Report back every line in the data that includes the string "clipPath".
####################
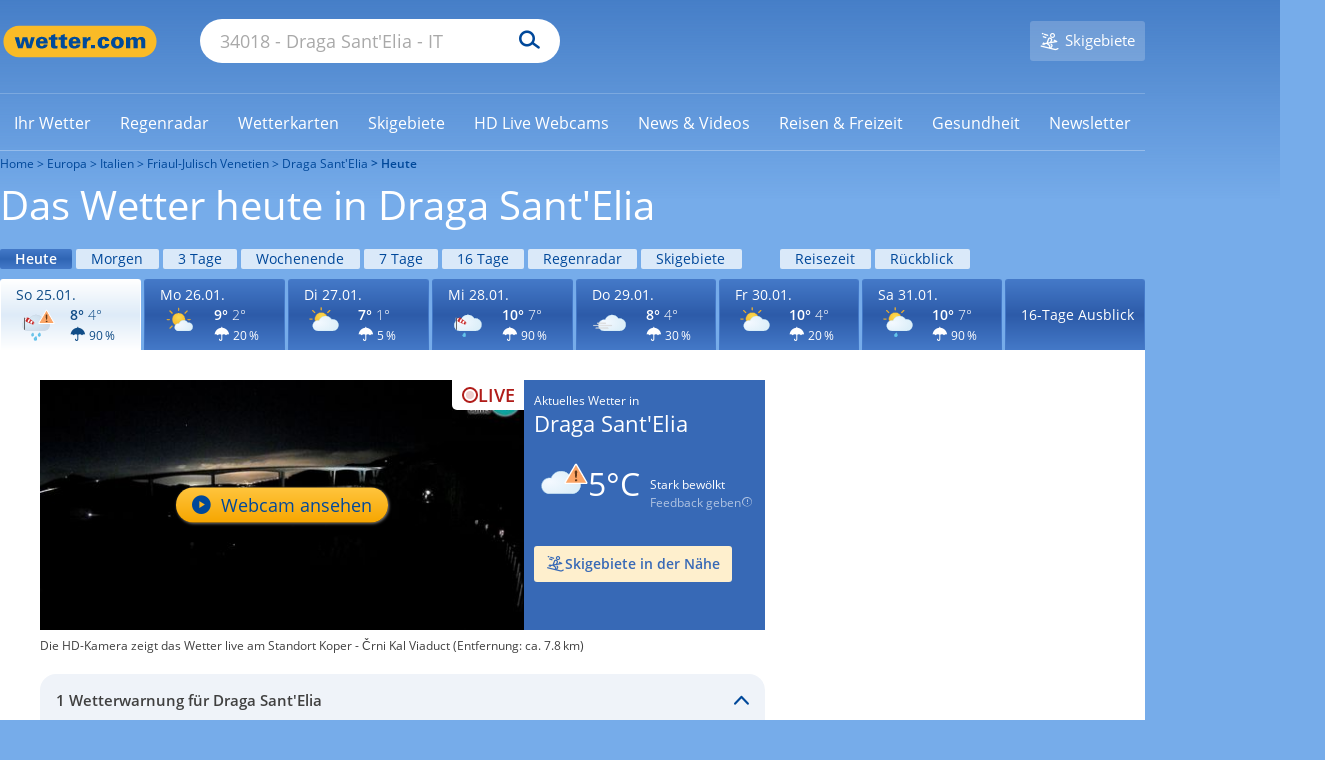

--- FILE ---
content_type: image/svg+xml
request_url: https://cs3.wettercomassets.com/wcomv6/uwsv2/iconsv2/n220/icon-warning-default-2.svg
body_size: 2755
content:
<svg xmlns="http://www.w3.org/2000/svg" xmlns:xlink="http://www.w3.org/1999/xlink" width="140" height="140" viewBox="0 0 140 140" style="fill: none"><path d="M58.667 38.3948C55.0276 40.0527 51.8433 42.3536 49.114 45.3931C48.9318 45.5776 48.7505 45.8537 48.5683 46.0371L48.4777 46.2226C47.5676 47.3271 46.7481 48.5234 45.9296 49.9051L45.7484 50.1813C45.4746 50.5501 45.2933 50.918 45.1111 51.2869C44.5654 52.2997 44.202 53.2199 43.8376 54.0493L43.6563 54.5099L43.2003 54.4172C42.0184 54.14 40.7438 54.0493 39.5619 54.0493C28.2802 54.0493 19 63.4412 19 74.9525C19 77.8067 19.5457 80.5691 20.7286 83.2398C24.0045 90.8821 31.373 95.762 39.5619 95.762V95.5786H97.3324C109.979 95.5786 120.26 85.1728 120.26 72.3735C120.26 59.5732 109.979 49.1684 97.3324 49.1684C96.0598 49.1684 94.8769 49.2601 93.6023 49.5373L93.2389 49.629L93.0567 49.3529C87.9625 40.9728 79.2279 36.0002 69.5843 36.0002C65.8533 36.0002 62.2148 36.8297 58.667 38.3948Z" style="fill-rule: evenodd; clip-rule: evenodd; fill: url(#paint0_radial_854_15288)" /><path d="M70.0005 36.0002C66.28 36.0002 62.5595 36.8194 58.9284 38.3669C55.2079 40.0061 51.9413 42.3737 49.1276 45.3781C48.9468 45.5605 48.765 45.8325 48.5842 46.0158L48.4929 46.1972C47.5851 47.2903 46.6783 48.5648 45.8619 49.93L45.7705 50.2031C45.5898 50.5678 45.3176 50.9315 45.1359 51.2962C44.682 52.206 44.2281 53.1168 43.8646 54.0275C42.5953 53.7545 41.324 53.6628 40.0537 53.6628C28.4383 53.6628 19 63.1324 19 74.7862C19 77.6999 19.6356 80.5219 20.7252 83.2533C24.0822 90.9929 31.7049 96.0002 40.0537 96.0002H97.5874C110.473 96.0002 121 85.4386 121 72.5093C121 59.5809 110.473 49.0202 97.5874 49.0202C96.4075 49.0202 95.1363 49.1109 93.7756 49.384C88.7848 41.0992 79.8003 36.0002 70.0005 36.0002ZM70.0004 37.0916C79.4377 37.0916 87.9673 41.9175 92.959 50.0199L93.3216 50.6577L94.0476 50.567C95.3189 50.2939 96.4988 50.2023 97.5873 50.2023C109.929 50.2023 119.911 60.2179 119.911 72.6001C119.911 84.9824 109.929 94.997 97.5873 94.997H40.0536C32.0683 94.997 24.8994 90.2627 21.7222 82.8878C20.6337 80.3388 19.999 77.6074 19.999 74.8761C19.999 63.7683 28.9825 54.7552 40.0526 54.7552C41.2325 54.7552 42.4125 54.8459 43.5924 55.1189L44.5001 55.3013L44.8636 54.4821C45.2262 53.6621 45.5897 52.7523 46.0435 51.8415C46.2243 51.4778 46.4061 51.2037 46.5868 50.84L46.7696 50.567C47.585 49.2925 48.4024 48.018 49.3102 46.9248L49.4005 46.7435C49.5813 46.5611 49.764 46.2871 49.9448 46.1057C52.5768 43.192 55.753 40.9161 59.3822 39.2769C62.8305 37.82 66.4606 37.0916 70.0004 37.0916Z" style="fill-rule: evenodd; clip-rule: evenodd; fill: #BEE2F1" /><path d="M56.996 102.423C52.957 106.027 50.6194 108.888 50.1949 110.477C49.3447 113.761 51.3637 116.94 54.5514 117.788C55.0829 117.894 55.5074 118 56.0389 118C58.801 118 61.1386 116.092 61.884 113.444C62.3074 111.854 61.5654 108.251 59.757 103.166C59.5453 102.423 58.908 102 58.1637 102C57.845 102 57.4194 102.106 56.996 102.423Z" style="fill-rule: evenodd; clip-rule: evenodd; fill: url(#paint1_radial_854_15288)" /><path d="M57.9902 102C57.5014 102 57.0127 102.197 56.5249 102.59C54.1785 104.748 50.6609 108.283 50.1721 110.344C49.3903 113.583 51.3443 116.92 54.5689 117.804C55.0576 117.902 55.5464 118 56.0362 118C58.772 118 61.2147 116.135 61.8982 113.387C62.3869 111.227 61.0201 106.614 59.8458 103.473C59.6511 102.59 58.8693 102 57.9902 102ZM57.9904 103.178C58.2834 103.178 58.7722 103.373 58.9679 103.864C60.5315 108.282 61.3123 111.718 60.9219 113.092C60.3347 115.349 58.3807 116.822 56.1337 116.822C55.7433 116.822 55.3519 116.723 54.9605 116.625C53.6909 116.331 52.615 115.545 51.9316 114.368C51.2482 113.189 51.0514 111.913 51.3445 110.638C51.5412 109.95 52.4204 107.988 57.4032 103.472C57.5989 103.178 57.892 103.178 57.9904 103.178Z" style="fill-rule: evenodd; clip-rule: evenodd; fill: #59B9E8" /><defs><radialGradient id="paint0_radial_854_15288" cx="0" cy="0" r="1" gradientUnits="userSpaceOnUse" gradientTransform="translate(40.8655 63.4675) scale(72.275 42.6553)"><stop offset="0" style="stop-color: #F4F9FF" /><stop offset="1" style="stop-color: #DDEFF9" />


</radialGradient><radialGradient id="paint1_radial_854_15288" cx="0" cy="0" r="1" gradientUnits="userSpaceOnUse" gradientTransform="translate(56.4871 109.897) rotate(13.9489) scale(7.1475 9.28772)"><stop offset="0" style="stop-color: #70C6E4" /><stop offset="1" style="stop-color: #56BFED" />


</radialGradient>


</defs><svg xmlns="http://www.w3.org/2000/svg" width="140" height="140" viewBox="0 0 140 140" style="fill: none"><path d="M-117 -308H303V-310H-117V-308ZM304 -307V533H306V-307H304ZM303 534H-117V536H303V534ZM-118 533V-307H-120V533H-118ZM-117 534C-117.552 534 -118 533.552 -118 533H-120C-120 534.657 -118.657 536 -117 536V534ZM304 533C304 533.552 303.552 534 303 534V536C304.657 536 306 534.657 306 533H304ZM303 -308C303.552 -308 304 -307.552 304 -307H306C306 -308.657 304.657 -310 303 -310V-308ZM-117 -310C-118.657 -310 -120 -308.657 -120 -307H-118C-118 -307.552 -117.552 -308 -117 -308V-310Z" style="fill: black; fill-opacity: 0.1" /><g style="clip-path: url(#clip0_854_15288)"><path d="M107.377 19.8721C107.999 18.7916 109.556 18.7916 110.179 19.8721L136.806 66.0628C137.428 67.1433 136.65 68.4939 135.404 68.4939H82.1516C80.9059 68.4939 80.1274 67.1433 80.7502 66.0628L107.377 19.8721Z" style="fill: #FBA566" /><path d="M105.867 42.0132L106.63 50.9072C106.767 52.0578 106.985 52.9111 107.282 53.4669C107.58 54.0261 108.1 54.2946 108.849 54.2762C109.586 54.2582 110.112 53.9539 110.421 53.3642C110.736 52.7738 110.934 51.9305 111.018 50.837L111.815 41.6437C111.901 40.7987 111.94 39.9658 111.931 39.1472C111.916 37.7576 111.702 36.6997 111.296 35.9729C110.883 35.2432 110.083 34.894 108.888 34.9233C107.907 34.9473 107.113 35.2575 106.513 35.8463C105.919 36.4389 105.625 37.2501 105.636 38.278C105.644 39.0348 105.723 40.28 105.867 42.0132ZM106.956 62.4383C107.59 62.9116 108.321 63.1374 109.156 63.1169C109.978 63.0966 110.698 62.8329 111.309 62.3234C111.921 61.8147 112.219 61.1306 112.209 60.2679C112.201 59.5045 111.889 58.8633 111.272 58.3399C110.661 57.8209 109.918 57.5698 109.054 57.5911C108.191 57.6124 107.465 57.8997 106.872 58.4482C106.284 59.0013 105.992 59.6572 106 60.4207C106.01 61.2945 106.329 61.9687 106.956 62.4383Z" style="fill-rule: evenodd; clip-rule: evenodd; fill: #623818" /><path d="M105.847 18.9905C107.149 16.7317 110.406 16.7317 111.708 18.9905L138.335 65.1811C139.634 67.4344 138.013 70.2593 135.404 70.2593H82.1512C79.5423 70.2593 77.9214 67.4344 79.2203 65.1812L105.847 18.9905ZM108.778 20.9761L82.4039 66.7285H135.151L108.778 20.9761Z" style="fill-rule: evenodd; clip-rule: evenodd; fill: white" />



</g><defs><clipPath id="clip0_854_15288"><rect width="140" height="140" style="fill: white" />

</clipPath>

</defs></svg></svg>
####################
Solution to this task
</g><defs><clipPath id="clip0_854_15288"><rect width="140" height="140" style="fill: white" />
</clipPath>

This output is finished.